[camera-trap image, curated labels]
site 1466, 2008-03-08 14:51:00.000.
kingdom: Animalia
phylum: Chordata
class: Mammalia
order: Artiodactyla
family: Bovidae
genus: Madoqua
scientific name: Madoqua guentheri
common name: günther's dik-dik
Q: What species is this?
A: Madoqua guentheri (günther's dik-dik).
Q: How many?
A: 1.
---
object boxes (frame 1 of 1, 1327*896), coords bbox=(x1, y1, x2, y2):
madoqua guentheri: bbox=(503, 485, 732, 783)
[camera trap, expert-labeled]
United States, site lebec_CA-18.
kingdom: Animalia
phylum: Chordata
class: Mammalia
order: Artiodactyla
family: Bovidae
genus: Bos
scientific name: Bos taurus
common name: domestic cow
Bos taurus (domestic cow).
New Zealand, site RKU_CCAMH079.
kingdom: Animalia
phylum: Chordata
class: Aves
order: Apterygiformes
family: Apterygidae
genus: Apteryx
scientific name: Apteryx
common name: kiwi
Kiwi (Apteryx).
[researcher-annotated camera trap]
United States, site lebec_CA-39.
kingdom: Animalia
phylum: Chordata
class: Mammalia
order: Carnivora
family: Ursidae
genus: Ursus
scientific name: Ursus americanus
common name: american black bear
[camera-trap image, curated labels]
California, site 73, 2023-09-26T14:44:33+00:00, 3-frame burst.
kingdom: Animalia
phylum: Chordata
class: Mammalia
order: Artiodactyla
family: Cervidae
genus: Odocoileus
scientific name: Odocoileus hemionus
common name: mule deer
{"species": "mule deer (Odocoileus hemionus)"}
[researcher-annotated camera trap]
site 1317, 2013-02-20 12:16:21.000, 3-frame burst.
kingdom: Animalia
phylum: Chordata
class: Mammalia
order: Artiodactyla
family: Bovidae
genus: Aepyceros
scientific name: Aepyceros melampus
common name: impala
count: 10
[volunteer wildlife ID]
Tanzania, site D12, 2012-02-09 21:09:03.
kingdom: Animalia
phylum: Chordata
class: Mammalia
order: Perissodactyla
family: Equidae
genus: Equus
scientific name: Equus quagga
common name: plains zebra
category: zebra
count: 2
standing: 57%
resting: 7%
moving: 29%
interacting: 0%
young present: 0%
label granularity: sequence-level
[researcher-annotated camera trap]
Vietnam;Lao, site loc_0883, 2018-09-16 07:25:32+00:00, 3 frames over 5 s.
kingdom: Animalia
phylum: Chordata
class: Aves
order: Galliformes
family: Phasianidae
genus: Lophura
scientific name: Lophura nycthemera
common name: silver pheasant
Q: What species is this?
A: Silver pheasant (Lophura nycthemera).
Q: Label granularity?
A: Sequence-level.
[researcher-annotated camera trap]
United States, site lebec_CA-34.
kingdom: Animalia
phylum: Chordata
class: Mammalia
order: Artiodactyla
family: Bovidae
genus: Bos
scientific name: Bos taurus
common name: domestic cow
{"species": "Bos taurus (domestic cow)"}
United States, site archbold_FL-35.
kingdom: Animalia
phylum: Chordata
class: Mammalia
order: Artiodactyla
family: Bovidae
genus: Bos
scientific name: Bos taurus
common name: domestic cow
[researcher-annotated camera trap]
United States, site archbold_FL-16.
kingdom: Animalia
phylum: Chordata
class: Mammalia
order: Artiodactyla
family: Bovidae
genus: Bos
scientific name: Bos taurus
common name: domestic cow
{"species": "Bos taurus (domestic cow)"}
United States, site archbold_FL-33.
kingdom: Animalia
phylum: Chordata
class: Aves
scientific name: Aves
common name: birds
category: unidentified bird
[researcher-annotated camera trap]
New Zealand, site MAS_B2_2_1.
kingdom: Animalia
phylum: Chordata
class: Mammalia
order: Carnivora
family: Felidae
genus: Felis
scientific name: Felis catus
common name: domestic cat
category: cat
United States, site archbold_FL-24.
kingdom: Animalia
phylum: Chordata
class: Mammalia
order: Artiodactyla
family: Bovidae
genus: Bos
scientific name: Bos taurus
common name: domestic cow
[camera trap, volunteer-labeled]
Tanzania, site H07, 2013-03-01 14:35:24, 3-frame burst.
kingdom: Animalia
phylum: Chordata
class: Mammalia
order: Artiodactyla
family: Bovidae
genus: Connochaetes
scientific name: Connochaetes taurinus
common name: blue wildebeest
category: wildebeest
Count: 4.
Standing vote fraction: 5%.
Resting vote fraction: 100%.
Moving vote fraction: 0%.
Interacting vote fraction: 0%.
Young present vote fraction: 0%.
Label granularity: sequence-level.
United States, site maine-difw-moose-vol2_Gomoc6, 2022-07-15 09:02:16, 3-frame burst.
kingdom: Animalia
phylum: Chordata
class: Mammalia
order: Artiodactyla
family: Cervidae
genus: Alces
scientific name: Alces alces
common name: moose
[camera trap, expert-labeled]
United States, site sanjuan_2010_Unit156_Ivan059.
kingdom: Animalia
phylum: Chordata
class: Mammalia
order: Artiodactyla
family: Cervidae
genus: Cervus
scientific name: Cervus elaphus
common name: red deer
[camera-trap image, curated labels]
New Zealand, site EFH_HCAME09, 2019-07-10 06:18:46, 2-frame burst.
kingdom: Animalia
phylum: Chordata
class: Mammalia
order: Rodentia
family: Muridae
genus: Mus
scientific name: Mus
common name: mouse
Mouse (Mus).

= = = = =

Exercise description: From the first line of the data above to the line containing "site 1317, 2013-02-20", repeat everything exactly and add nothing.

Exercise output:
[camera-trap image, curated labels]
site 1466, 2008-03-08 14:51:00.000.
kingdom: Animalia
phylum: Chordata
class: Mammalia
order: Artiodactyla
family: Bovidae
genus: Madoqua
scientific name: Madoqua guentheri
common name: günther's dik-dik
Q: What species is this?
A: Madoqua guentheri (günther's dik-dik).
Q: How many?
A: 1.
---
object boxes (frame 1 of 1, 1327*896), coords bbox=(x1, y1, x2, y2):
madoqua guentheri: bbox=(503, 485, 732, 783)
[camera trap, expert-labeled]
United States, site lebec_CA-18.
kingdom: Animalia
phylum: Chordata
class: Mammalia
order: Artiodactyla
family: Bovidae
genus: Bos
scientific name: Bos taurus
common name: domestic cow
Bos taurus (domestic cow).
New Zealand, site RKU_CCAMH079.
kingdom: Animalia
phylum: Chordata
class: Aves
order: Apterygiformes
family: Apterygidae
genus: Apteryx
scientific name: Apteryx
common name: kiwi
Kiwi (Apteryx).
[researcher-annotated camera trap]
United States, site lebec_CA-39.
kingdom: Animalia
phylum: Chordata
class: Mammalia
order: Carnivora
family: Ursidae
genus: Ursus
scientific name: Ursus americanus
common name: american black bear
[camera-trap image, curated labels]
California, site 73, 2023-09-26T14:44:33+00:00, 3-frame burst.
kingdom: Animalia
phylum: Chordata
class: Mammalia
order: Artiodactyla
family: Cervidae
genus: Odocoileus
scientific name: Odocoileus hemionus
common name: mule deer
{"species": "mule deer (Odocoileus hemionus)"}
[researcher-annotated camera trap]
site 1317, 2013-02-20 12:16:21.000, 3-frame burst.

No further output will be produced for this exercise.